**TASK DESCRIPTION**. Retype the stretch of entries from the line that contains "At what distance from" through the line that contains "18.7 meters", keeping every character the same.

**PROVIDED RECORDS**.

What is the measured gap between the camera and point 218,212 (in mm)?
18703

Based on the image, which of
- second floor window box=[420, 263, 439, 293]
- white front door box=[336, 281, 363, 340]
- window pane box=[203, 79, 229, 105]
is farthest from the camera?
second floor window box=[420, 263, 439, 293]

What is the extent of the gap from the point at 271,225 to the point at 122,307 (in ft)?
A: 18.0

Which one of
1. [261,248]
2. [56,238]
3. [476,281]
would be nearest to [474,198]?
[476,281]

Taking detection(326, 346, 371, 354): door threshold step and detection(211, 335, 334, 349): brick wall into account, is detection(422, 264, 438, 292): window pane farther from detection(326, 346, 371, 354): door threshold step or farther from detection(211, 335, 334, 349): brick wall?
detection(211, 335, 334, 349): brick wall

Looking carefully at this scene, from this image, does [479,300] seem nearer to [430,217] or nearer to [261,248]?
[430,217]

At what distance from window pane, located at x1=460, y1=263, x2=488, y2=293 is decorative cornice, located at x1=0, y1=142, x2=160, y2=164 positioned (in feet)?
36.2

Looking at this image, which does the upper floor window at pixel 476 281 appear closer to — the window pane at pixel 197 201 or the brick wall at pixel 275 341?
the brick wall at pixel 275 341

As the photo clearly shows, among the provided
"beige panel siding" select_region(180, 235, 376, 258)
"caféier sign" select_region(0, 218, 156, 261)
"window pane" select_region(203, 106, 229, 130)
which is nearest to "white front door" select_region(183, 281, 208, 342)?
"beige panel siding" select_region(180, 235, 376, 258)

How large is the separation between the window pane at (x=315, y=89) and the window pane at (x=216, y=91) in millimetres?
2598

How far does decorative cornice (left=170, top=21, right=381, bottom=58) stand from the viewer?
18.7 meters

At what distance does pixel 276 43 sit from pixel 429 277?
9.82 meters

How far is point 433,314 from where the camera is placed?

**REPLY TO THE TASK**.
At what distance from window pane, located at x1=460, y1=263, x2=488, y2=293 is decorative cornice, located at x1=0, y1=142, x2=160, y2=164 positioned (in feet)?
36.2

Looking at this image, which does the upper floor window at pixel 476 281 appear closer to — the window pane at pixel 197 201 or the brick wall at pixel 275 341?
the brick wall at pixel 275 341

As the photo clearly shows, among the provided
"beige panel siding" select_region(180, 235, 376, 258)
"caféier sign" select_region(0, 218, 156, 261)
"window pane" select_region(203, 106, 229, 130)
which is nearest to "white front door" select_region(183, 281, 208, 342)?
"beige panel siding" select_region(180, 235, 376, 258)

How large is the separation between the window pane at (x=315, y=89) and the window pane at (x=216, y=91) in millimetres?
2598

How far does decorative cornice (left=170, top=21, right=381, bottom=58) stand from the viewer?
18.7 meters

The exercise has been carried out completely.